Andrew Maxwell, Barry Murphy, Eleanor Tiernan, Paddy Cullivan
London Irish Comedy Festival
London Irish Centre
Sunday October 13
★★★★ (out of five)
ROWS of seats from Saturday’s show made way for an intimate setting of scattered tables and candlelight in the church-hall-like room of the Irish Centre.
The tables were mostly full at the start of the last night of the London Irish Comedy Festival. However, there was plenty of space left over as MC Paddy Cullivan took to the stage.
And while there was absolutely nothing wrong with Cullivan’s witty comedy songs – from topics about lazy students, to the first McDonalds opening in Baghdad – his opening material struggled against an unresponsive crowd that failed to get buzzing early on.
As the candles got shorter the night got better and better though. Eleanor Tiernan had some brilliantly bawdy gags, as well as plenty of material about her home town Athlone.
A Dallas skit involving Joan Collins – transferred to her Irish schooldays, was a real highlight. The crowd looked to have recovered their spirits as the drinks flowed once again.

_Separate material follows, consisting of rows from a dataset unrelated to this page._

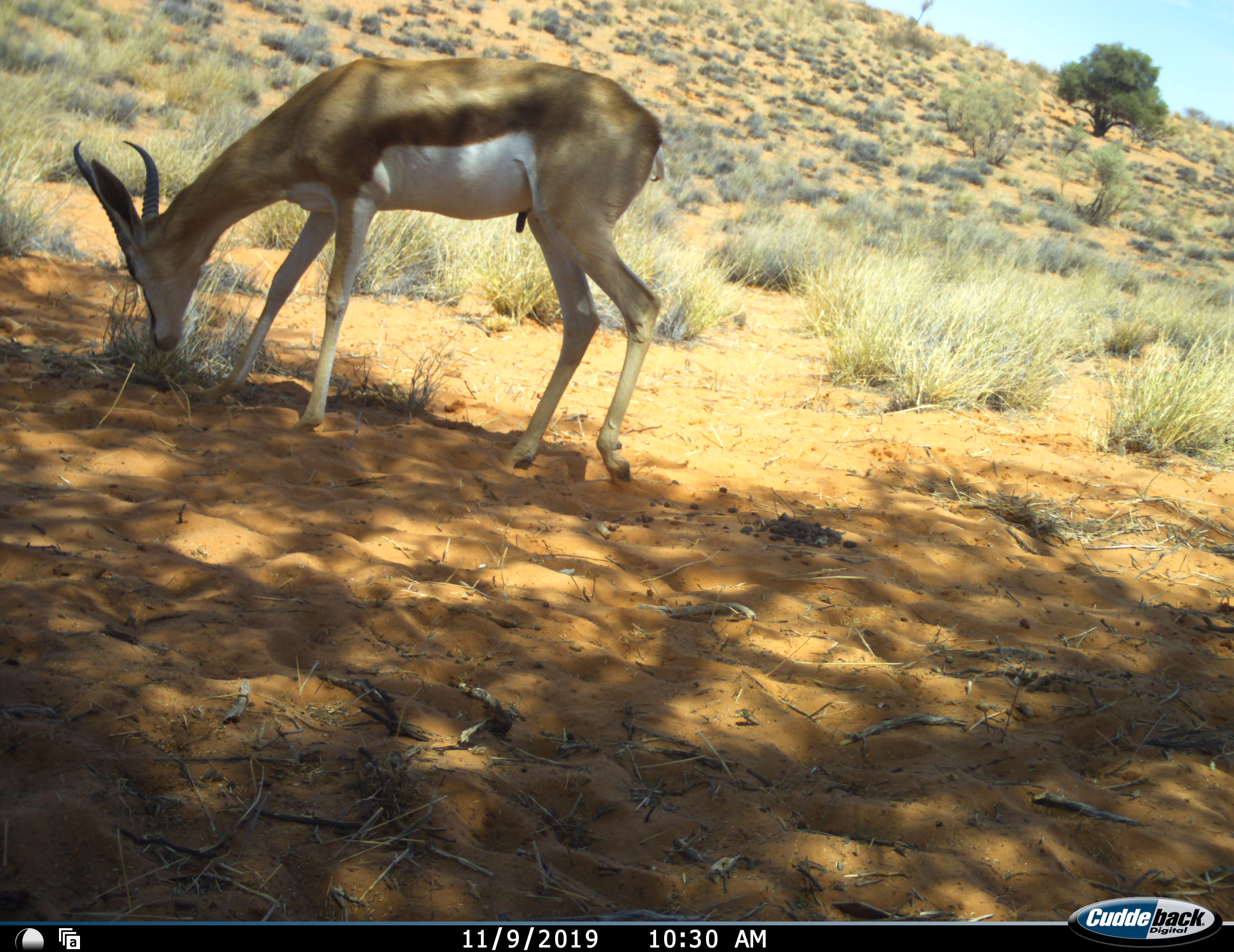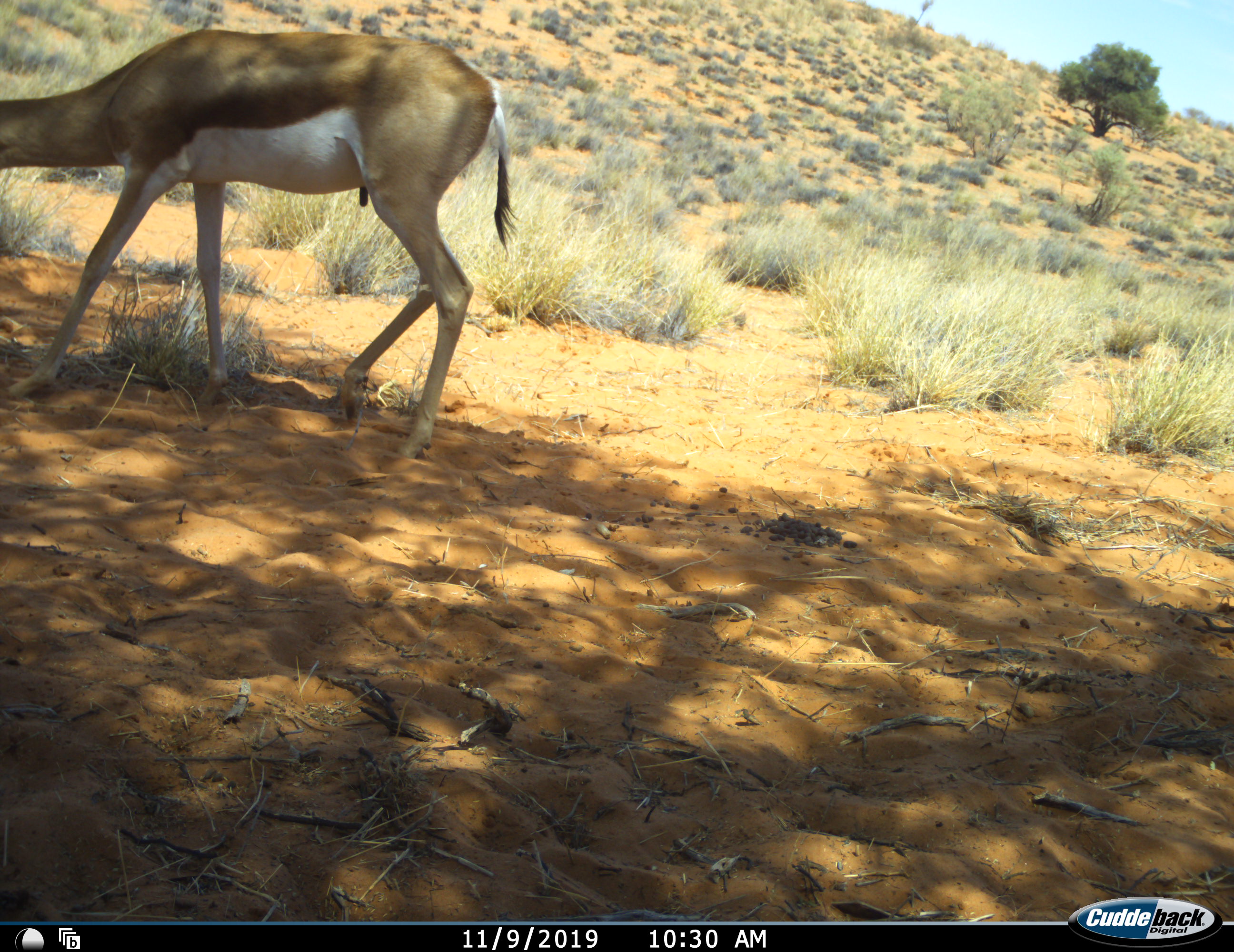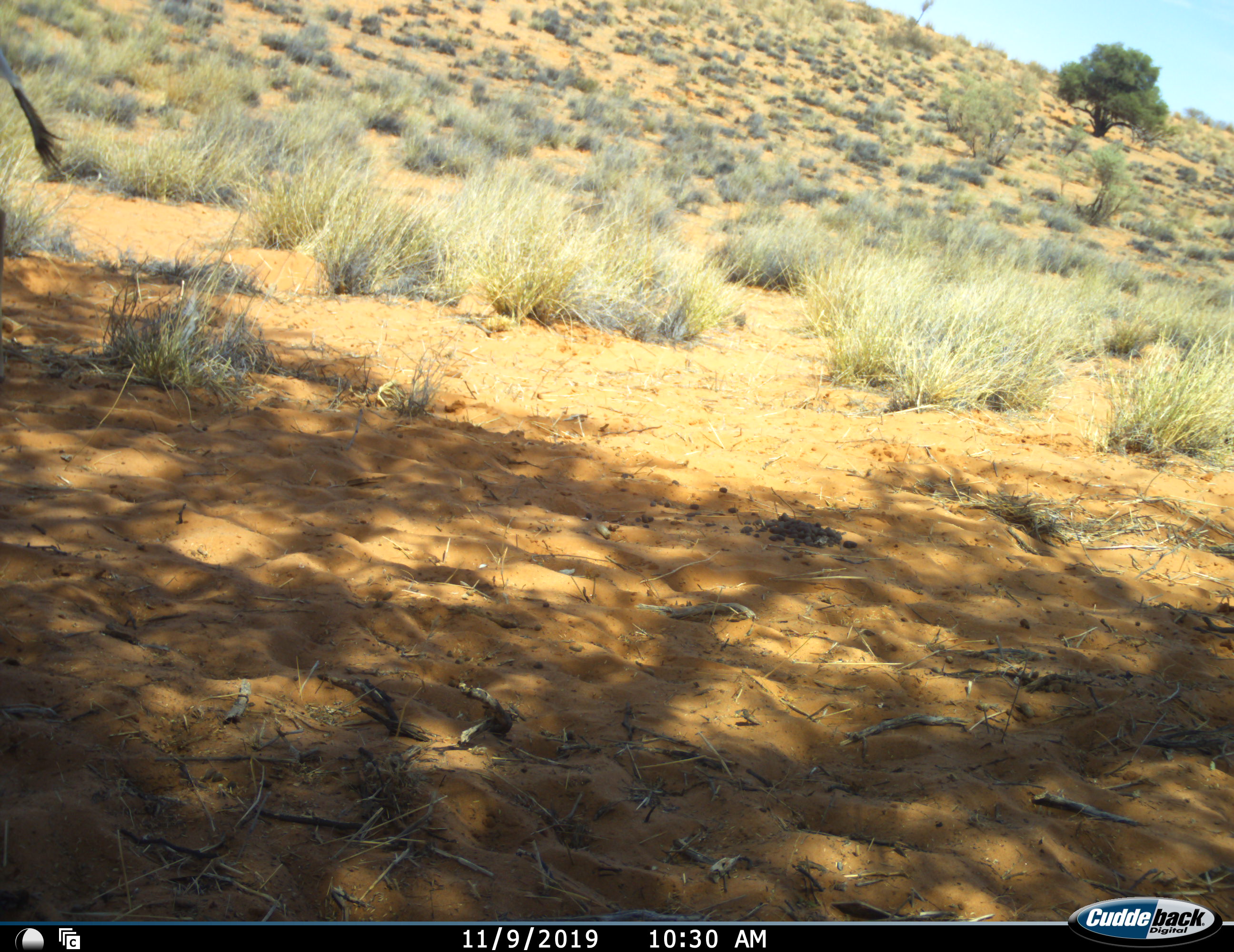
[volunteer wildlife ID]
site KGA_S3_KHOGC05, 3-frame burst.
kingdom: Animalia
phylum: Chordata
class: Mammalia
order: Artiodactyla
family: Bovidae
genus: Antidorcas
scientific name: Antidorcas marsupialis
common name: springbok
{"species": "springbok (Antidorcas marsupialis)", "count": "1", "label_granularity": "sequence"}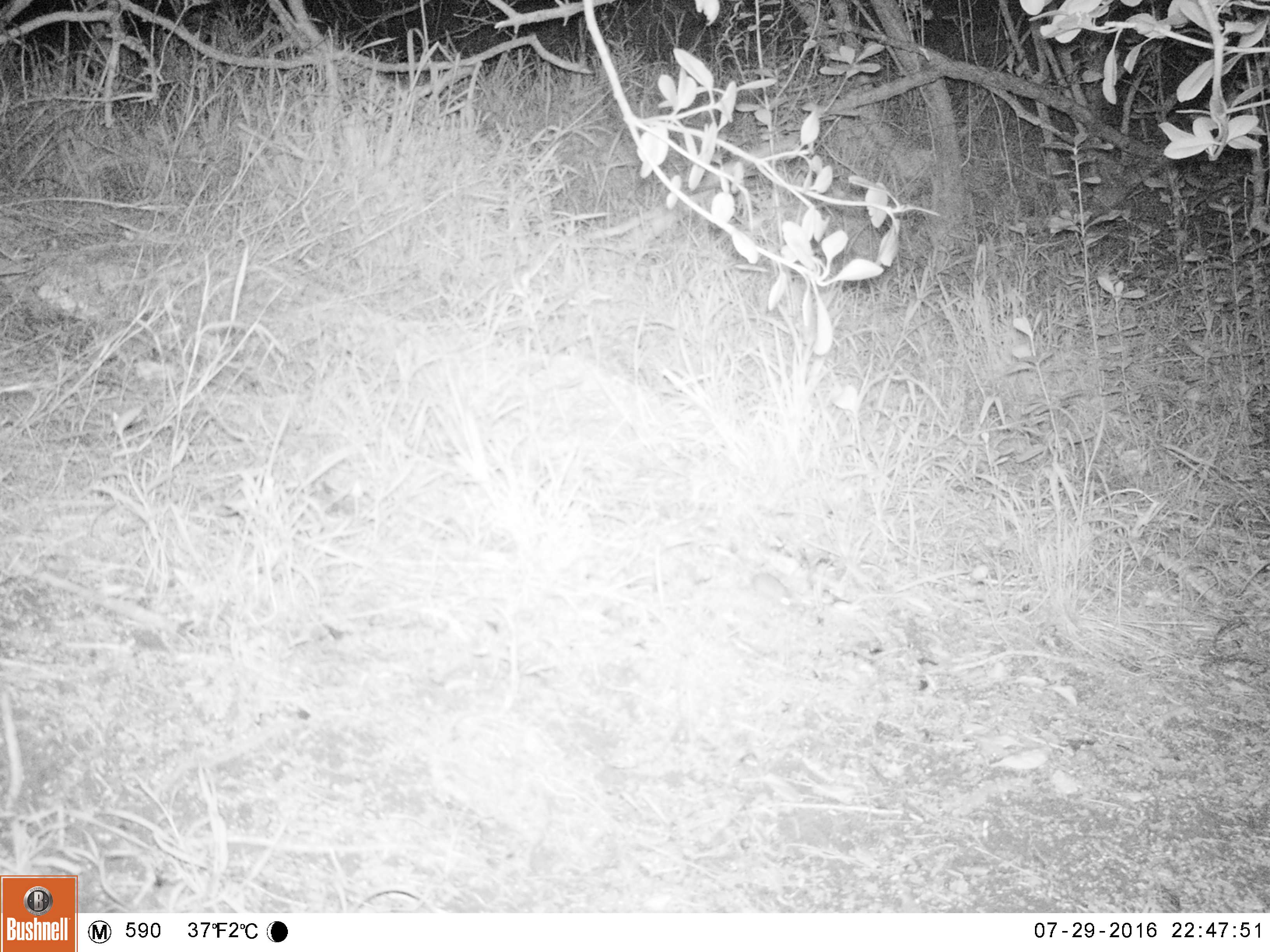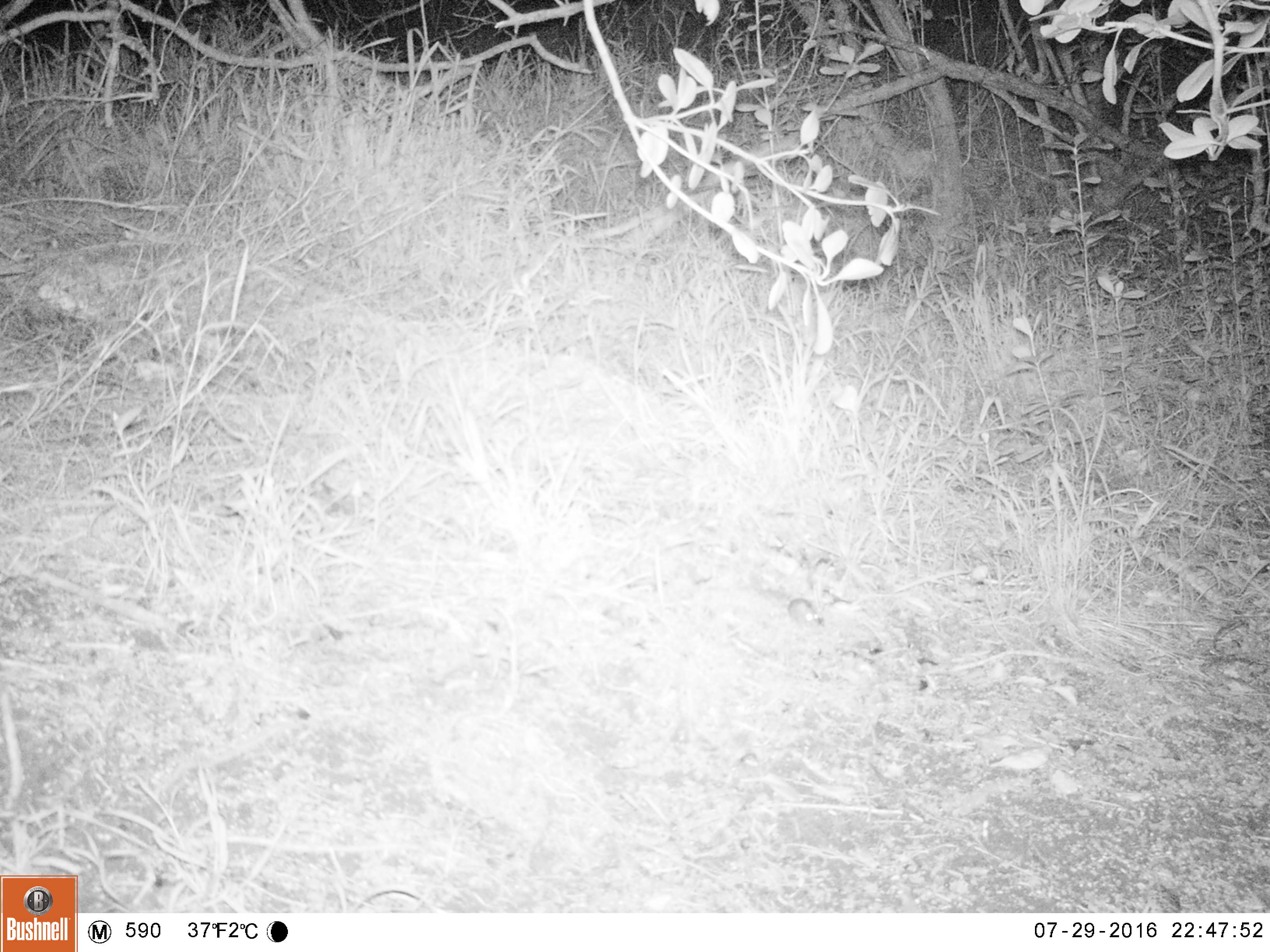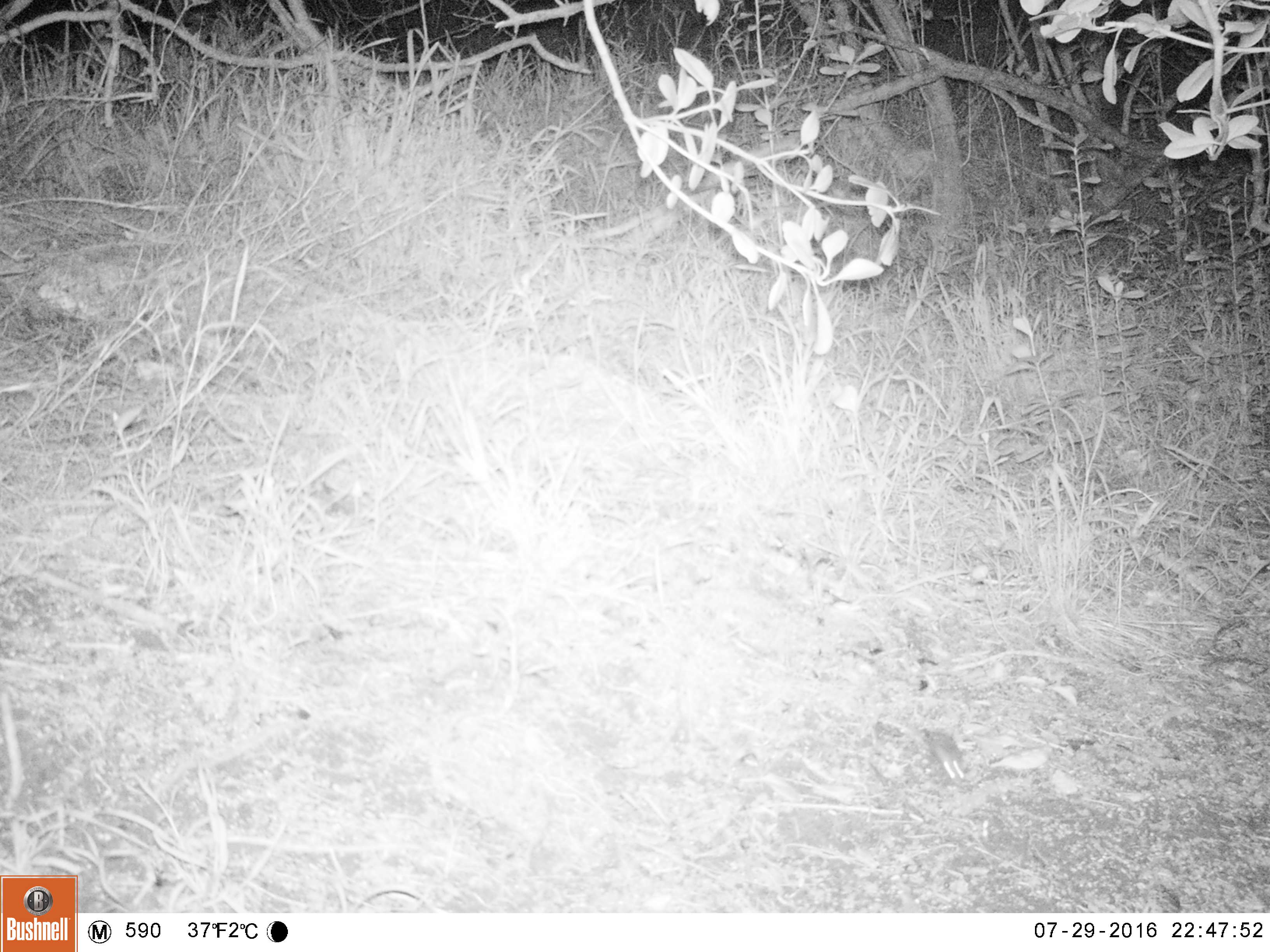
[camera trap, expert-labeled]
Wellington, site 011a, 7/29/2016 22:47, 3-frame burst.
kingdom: Animalia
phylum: Chordata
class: Mammalia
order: Rodentia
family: Muridae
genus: Mus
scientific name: Mus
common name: mouse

Barry Murphy was next, complete with wig and German alter-ego Günther.
While some of his material – like the analogy of Europe heading towards a financial train wreck through passengers as different nations – wasn’t new, the earlier, fresher stuff about Germany’s arrogant view of Ireland (how satirical? It’s left to you to judge) was given added gravitas coming as it did to so close to a political row in Germany about Ireland’s low corporation tax.
With no backstage at the Irish Centre, there’s a feeling of accessibility between the audience and the comics. Barry told me after his show that he once brought Günther to Berlin and it went down a storm with the German audience. It’s easy to see why.
After the interval, Cullivan introduced headline act Andrew Maxwell as “one of the world’s greatest comedians”.
The jury might be out on that comment, but his polished show – complete with a mix of crowd interaction and longer set-pieces – certainly was the cherry on the cake.
The content of Maxwell’s superb set veered wildly through topics including political musings on privacy and Facebook; London’s gangs and drugs scene – complete with plenty of dodgy geezers; to Irish cop shows, English royalty and atheism.
In Maxwell’s world, sectarianism is “basically white on white racism” while Vegas is a “brothel in the desert”. Such themes are given a fresh twist though, like in a great riff about Game of Thrones being sold to Belfast with the ease of flogging candy to a child.
The attempt to rebrand gay marriage as equal marriage saw him return to his favourite riff about knuckled-headed geezers and small town mentality. Like his hair which was parted over to one side – there wasn’t a strand out of place in Maxwell’s set.